67 Frauen arbeiten regelmäßig auf dem Gelände an der Geestemünder Straße (Stand 2022).
313 Prostituierte wurden 2022 durch Rahab erreicht, über die Angebote informiert, wurden beraten und begleitet. Ungefähr die Hälfte wurde vor Ort aufgesucht.
20 Jahre alt war die jüngste Sexarbeiterin, 63 Jahre alt war die älteste.
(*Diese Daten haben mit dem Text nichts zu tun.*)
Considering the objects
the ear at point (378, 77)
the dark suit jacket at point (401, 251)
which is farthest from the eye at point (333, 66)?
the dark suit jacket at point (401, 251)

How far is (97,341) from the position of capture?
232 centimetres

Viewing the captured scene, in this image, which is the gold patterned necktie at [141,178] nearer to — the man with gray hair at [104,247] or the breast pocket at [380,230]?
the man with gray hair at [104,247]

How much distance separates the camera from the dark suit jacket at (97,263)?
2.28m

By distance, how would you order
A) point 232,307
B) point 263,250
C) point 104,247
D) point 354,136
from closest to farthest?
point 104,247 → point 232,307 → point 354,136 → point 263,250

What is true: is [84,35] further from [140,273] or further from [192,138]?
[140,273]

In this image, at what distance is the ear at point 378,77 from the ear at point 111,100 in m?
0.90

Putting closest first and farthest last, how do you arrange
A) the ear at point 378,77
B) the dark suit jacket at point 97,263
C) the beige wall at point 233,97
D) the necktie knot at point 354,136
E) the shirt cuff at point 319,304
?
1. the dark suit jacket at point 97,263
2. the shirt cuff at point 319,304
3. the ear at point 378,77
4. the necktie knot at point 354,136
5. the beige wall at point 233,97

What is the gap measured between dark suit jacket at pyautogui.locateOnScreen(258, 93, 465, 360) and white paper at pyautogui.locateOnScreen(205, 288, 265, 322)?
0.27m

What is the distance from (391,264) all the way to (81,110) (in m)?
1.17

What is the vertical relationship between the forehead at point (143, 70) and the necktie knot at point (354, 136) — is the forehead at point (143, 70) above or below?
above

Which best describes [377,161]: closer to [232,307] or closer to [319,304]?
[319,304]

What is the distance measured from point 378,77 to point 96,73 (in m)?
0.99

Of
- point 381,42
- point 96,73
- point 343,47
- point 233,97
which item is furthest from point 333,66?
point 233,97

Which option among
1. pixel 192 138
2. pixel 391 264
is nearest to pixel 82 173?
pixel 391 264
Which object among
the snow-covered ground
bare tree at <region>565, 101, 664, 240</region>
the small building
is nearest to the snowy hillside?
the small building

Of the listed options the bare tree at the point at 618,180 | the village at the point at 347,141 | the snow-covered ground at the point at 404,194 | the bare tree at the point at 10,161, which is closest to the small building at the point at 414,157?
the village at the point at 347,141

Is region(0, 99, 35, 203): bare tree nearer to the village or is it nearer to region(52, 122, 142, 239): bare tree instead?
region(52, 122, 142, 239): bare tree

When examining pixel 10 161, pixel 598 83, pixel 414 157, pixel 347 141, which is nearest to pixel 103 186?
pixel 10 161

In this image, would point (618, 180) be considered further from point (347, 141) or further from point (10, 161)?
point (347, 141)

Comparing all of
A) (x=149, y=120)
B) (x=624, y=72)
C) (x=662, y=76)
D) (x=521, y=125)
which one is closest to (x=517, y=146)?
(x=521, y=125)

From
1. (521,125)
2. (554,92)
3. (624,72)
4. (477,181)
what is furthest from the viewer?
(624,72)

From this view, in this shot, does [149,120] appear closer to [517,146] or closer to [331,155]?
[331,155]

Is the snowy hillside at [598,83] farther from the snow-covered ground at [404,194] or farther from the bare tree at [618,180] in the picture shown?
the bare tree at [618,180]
Weitere Hilfsangebote in Köln
Das Gesundheitsamt der Stadt Köln bietet gesundheitliche Versorgung in anonymen und kostenlosen medizinischen Sprechstunden sowie anonyme psychosoziale Beratung am Neumarkt an. Anmeldungen nach dem Prostituiertenschutzgesetz finden im Stadthaus Deutz statt.
Die Anlauf-und Beratungsstelle Looks e.V. bietet Beratung und psychosozialer Unterstützung für Menschen der männlichen und transidenten Prostitutionsszene an. Dazu gehören basismedizinische Angebote sowie Unterstützung bei der Wohnungssuche oder der Suche nach alternativen Arbeitsmöglichkeiten.
Der Verein agisra unterstützt insbesondere Migrantinnen und Migranten, die sich in Gewaltverhältnissen befinden und von Sexismus, Rassismus und anderen Unterdrückungsformen betroffen sind. Der Verein ist mit aufsuchender Arbeit an verschiedenen Sexarbeitsorten in Köln unterwegs.